Jedno trzeba mu przyznać, wytrwałości mu nie brakuje.
Każda postać to powiedzmy średnio 6 dni played. Czyli przez półtora roku gościu spędził 2/3 swojego życia na grindzie mobów, gdzie ja mam dość po godzinie.
Nie rzeźnik, a psychotyk. Jeśli rozpatruje takie rzeczy w zakresach ulgi tj. zniesienia napięcia psychicznego to coś jest nie halo i potrzeba pomocy.
Są ludzie uwielbiający grinding? Myślałem, że takie rzeczy tylko w chińskich obozach...

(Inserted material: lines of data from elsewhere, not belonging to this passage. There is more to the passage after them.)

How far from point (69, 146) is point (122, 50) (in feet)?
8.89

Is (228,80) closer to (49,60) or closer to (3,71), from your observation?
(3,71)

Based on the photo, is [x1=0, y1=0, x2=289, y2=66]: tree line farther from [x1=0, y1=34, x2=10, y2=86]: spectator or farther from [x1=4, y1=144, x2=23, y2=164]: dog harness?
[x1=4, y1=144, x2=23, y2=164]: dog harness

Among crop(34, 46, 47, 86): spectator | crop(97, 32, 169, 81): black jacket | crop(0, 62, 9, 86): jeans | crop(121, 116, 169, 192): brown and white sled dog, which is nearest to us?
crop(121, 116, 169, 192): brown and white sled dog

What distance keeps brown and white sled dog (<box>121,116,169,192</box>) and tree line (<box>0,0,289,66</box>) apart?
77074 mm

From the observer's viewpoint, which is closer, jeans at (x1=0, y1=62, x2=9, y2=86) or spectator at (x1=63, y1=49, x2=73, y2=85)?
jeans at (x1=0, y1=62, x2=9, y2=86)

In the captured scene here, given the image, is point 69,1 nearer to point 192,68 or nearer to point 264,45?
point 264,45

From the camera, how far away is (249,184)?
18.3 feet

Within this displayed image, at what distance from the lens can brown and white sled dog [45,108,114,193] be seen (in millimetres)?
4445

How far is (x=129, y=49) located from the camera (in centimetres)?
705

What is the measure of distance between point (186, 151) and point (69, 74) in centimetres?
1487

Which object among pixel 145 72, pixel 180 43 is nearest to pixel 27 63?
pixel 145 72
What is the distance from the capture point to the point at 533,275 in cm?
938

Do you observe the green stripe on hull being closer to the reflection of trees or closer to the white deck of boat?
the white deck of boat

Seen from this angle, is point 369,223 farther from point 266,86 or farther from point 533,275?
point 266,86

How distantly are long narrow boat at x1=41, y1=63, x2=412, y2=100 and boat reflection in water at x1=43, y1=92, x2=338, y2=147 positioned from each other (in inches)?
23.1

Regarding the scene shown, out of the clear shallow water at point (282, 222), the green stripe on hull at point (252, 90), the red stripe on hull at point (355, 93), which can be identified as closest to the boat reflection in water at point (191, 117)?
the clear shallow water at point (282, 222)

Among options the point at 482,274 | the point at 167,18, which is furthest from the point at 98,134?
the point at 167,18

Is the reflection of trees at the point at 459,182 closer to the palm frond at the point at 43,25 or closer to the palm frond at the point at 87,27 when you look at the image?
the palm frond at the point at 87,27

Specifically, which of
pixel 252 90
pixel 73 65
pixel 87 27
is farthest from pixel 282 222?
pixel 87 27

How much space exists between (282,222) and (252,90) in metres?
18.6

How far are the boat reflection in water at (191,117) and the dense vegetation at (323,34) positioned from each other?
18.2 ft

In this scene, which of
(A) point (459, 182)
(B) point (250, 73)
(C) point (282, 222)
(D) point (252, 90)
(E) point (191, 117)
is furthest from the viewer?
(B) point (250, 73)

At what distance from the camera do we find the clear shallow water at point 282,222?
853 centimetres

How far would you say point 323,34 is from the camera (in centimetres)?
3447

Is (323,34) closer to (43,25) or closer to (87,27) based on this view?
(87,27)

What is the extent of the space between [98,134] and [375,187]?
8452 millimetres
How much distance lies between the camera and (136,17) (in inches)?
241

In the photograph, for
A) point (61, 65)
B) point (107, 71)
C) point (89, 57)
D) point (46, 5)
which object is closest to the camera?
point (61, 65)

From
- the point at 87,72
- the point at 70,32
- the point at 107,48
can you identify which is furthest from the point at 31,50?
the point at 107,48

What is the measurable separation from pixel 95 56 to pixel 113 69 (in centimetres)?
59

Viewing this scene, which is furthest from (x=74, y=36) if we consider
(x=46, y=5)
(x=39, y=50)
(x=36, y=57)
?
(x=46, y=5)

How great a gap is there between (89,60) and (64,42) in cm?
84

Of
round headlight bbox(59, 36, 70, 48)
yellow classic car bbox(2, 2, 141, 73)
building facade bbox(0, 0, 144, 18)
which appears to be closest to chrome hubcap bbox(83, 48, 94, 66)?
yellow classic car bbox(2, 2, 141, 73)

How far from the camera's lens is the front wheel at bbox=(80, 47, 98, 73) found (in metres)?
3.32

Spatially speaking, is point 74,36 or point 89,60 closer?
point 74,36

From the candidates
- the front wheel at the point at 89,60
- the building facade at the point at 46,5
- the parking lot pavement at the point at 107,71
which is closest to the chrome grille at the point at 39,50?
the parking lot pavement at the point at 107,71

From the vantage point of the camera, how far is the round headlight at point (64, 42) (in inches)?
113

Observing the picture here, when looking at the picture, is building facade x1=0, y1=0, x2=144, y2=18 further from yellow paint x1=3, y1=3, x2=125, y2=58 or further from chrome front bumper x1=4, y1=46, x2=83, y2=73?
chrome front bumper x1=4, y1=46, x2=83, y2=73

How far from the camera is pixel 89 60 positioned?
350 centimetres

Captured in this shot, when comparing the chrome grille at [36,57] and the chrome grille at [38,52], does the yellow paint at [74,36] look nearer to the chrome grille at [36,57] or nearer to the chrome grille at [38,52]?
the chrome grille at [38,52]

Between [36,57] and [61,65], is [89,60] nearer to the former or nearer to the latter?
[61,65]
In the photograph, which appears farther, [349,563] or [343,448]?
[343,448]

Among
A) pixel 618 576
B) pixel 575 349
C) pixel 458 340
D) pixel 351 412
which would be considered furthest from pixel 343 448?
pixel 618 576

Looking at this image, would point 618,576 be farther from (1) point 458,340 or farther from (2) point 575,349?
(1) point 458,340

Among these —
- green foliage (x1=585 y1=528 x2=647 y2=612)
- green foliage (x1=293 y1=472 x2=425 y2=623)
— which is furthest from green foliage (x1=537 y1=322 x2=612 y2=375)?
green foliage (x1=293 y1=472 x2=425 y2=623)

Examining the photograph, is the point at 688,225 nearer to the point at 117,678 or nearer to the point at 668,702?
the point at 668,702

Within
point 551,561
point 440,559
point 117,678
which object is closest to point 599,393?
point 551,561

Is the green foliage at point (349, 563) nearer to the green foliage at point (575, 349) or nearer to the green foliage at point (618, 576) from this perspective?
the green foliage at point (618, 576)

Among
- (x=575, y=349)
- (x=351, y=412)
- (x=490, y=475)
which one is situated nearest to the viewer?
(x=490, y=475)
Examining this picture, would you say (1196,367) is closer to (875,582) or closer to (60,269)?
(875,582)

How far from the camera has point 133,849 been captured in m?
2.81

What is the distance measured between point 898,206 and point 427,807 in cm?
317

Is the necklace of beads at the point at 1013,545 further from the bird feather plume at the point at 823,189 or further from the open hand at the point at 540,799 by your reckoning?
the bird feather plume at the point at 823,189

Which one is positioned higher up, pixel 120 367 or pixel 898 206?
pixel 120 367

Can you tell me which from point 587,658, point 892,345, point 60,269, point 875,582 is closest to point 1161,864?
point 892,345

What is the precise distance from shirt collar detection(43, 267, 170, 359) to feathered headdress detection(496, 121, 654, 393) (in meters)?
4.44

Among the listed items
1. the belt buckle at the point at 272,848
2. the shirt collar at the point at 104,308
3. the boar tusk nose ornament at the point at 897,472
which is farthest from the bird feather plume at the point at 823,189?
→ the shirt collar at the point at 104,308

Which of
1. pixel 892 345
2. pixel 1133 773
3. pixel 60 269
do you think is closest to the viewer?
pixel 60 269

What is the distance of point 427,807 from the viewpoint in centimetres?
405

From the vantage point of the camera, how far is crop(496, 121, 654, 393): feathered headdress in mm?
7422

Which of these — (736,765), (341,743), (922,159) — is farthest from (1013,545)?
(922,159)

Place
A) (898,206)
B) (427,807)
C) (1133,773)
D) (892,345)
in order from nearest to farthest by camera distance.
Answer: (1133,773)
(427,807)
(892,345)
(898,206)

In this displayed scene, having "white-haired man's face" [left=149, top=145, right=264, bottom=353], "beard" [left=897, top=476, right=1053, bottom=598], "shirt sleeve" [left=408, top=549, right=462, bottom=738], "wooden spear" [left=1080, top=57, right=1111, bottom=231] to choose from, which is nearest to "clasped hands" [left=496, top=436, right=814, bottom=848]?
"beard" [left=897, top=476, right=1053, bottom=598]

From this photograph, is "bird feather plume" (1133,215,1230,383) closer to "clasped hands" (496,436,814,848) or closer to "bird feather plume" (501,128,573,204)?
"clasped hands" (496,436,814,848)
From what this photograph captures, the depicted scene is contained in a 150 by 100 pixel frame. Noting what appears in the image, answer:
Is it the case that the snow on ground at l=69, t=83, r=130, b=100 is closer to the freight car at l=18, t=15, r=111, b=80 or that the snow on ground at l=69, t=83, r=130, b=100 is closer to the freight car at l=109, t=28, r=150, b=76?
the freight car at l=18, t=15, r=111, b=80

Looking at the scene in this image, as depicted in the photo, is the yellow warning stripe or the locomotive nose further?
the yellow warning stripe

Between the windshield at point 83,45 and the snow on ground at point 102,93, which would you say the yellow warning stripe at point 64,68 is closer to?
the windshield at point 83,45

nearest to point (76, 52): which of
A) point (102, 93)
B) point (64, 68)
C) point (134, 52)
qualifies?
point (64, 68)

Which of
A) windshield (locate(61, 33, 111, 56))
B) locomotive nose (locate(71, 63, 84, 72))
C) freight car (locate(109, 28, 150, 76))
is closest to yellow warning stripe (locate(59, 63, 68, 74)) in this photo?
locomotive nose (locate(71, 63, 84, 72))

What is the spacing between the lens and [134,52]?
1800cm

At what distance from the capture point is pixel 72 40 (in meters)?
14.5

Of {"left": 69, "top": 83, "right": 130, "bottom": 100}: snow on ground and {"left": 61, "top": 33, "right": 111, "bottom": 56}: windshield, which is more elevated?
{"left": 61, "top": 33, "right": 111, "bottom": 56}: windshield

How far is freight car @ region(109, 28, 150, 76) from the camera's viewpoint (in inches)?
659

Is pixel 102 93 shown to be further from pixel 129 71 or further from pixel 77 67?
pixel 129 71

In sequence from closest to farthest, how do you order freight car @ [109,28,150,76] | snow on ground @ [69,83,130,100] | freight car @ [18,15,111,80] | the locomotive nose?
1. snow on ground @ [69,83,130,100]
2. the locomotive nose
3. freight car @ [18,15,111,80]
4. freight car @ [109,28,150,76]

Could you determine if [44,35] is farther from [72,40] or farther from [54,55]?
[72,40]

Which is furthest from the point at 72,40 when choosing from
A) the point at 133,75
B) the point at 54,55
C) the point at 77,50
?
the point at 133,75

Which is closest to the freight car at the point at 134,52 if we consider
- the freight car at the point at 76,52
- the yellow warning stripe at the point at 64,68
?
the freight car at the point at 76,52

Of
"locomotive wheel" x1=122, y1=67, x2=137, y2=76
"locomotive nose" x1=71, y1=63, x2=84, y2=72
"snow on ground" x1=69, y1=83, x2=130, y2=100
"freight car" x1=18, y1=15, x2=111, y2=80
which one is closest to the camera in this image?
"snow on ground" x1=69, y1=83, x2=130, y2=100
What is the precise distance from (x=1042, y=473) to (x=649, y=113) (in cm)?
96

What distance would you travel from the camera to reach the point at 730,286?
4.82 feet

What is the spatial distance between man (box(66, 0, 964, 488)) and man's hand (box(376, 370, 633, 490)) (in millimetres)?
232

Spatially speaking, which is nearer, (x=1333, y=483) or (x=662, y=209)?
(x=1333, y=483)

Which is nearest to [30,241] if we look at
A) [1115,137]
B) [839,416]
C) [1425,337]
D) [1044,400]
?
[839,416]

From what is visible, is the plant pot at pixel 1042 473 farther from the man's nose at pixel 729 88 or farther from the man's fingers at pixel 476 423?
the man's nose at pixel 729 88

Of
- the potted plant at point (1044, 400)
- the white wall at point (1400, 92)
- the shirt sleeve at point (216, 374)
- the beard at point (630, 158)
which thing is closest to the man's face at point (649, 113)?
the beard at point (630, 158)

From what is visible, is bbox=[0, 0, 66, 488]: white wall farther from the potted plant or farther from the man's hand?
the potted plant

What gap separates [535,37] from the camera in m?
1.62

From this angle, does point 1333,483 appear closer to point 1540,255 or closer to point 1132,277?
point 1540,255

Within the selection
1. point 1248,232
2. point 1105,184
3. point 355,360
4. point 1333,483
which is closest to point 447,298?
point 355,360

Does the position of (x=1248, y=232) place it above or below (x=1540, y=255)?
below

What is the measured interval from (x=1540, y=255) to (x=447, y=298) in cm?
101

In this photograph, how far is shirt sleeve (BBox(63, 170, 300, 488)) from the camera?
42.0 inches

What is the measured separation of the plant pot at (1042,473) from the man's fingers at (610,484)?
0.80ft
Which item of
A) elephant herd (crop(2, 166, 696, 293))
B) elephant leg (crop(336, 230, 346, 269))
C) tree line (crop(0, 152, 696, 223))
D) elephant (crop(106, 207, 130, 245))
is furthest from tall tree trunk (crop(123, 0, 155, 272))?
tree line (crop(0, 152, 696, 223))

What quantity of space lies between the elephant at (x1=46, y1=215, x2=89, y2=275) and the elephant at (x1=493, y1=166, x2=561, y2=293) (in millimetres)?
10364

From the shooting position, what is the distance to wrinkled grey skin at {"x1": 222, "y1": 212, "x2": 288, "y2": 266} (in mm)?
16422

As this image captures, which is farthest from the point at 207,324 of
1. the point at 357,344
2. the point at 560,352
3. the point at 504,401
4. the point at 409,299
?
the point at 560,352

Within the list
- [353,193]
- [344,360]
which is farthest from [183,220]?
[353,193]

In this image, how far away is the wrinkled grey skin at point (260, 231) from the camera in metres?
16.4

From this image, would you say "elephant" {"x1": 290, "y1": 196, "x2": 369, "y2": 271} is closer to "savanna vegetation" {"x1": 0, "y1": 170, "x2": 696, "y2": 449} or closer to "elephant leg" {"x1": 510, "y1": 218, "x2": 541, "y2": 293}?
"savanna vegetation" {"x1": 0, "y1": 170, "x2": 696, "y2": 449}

Byłem zmotywowany przez cały czas, bo wiedziałem, że chcę to zrobić. Wiedziałem, iż to przyniesie mi ulgę i sprawi, że przestanę chcieć porywać się na tak szalone projekty jak ten. Myślę, że to zadziałało, teraz chcę tylko wbić 70 (postaci – dop. red.) na 70 (poziom – dop. red.) w The Burning Crusade.
Tylko?
Moglby w tym czasie zyc jak kazdy inny czlowiek, czyli robic rzeczy mniej lub bardziej z sensem, a raczej mniej, pod wplywem chwilowych emocji, gdzie nic na drugi dzien nie ma zadnego wiekszego znaczenia, rozmyte i zatarte przez czas. Tak to ma osiagniecie w tzw. top 1 mmo swiata, pisza artkuly, jest kojarzony/slawny w spolecznosci graczy, zwlaszcza w community wowa. Wyciagacie slowa z kontekstu, bez wiekszego szerszego zrozumienia. Oceniacia czlowieka poprzez oceniajacy artykul, krzywe zwierciadlo prawdy. Nigdy nie gralem w wowa i nie zagram, choc rozumiem fenomen i szczerze gratuluje. GG, GZ! :] btw, grajac slucha sie duzo muzyki, slucha podcastow, oglada seriali i filmikow na necie, koniecznie dwa monitory etc. wiec przez ten czas robil rownie nieistotne pierdoly zycia codziennego jak reszta. Ale tak 60x60 i nazwac kogos psychotykiem nie rozumiejac "Psychotycznośći" Nie trafiles zupelnie slowem, polecam sprawdzic definicje. Przeczytaj definicje i artykul na golu tyle razy, az zrozumiesz.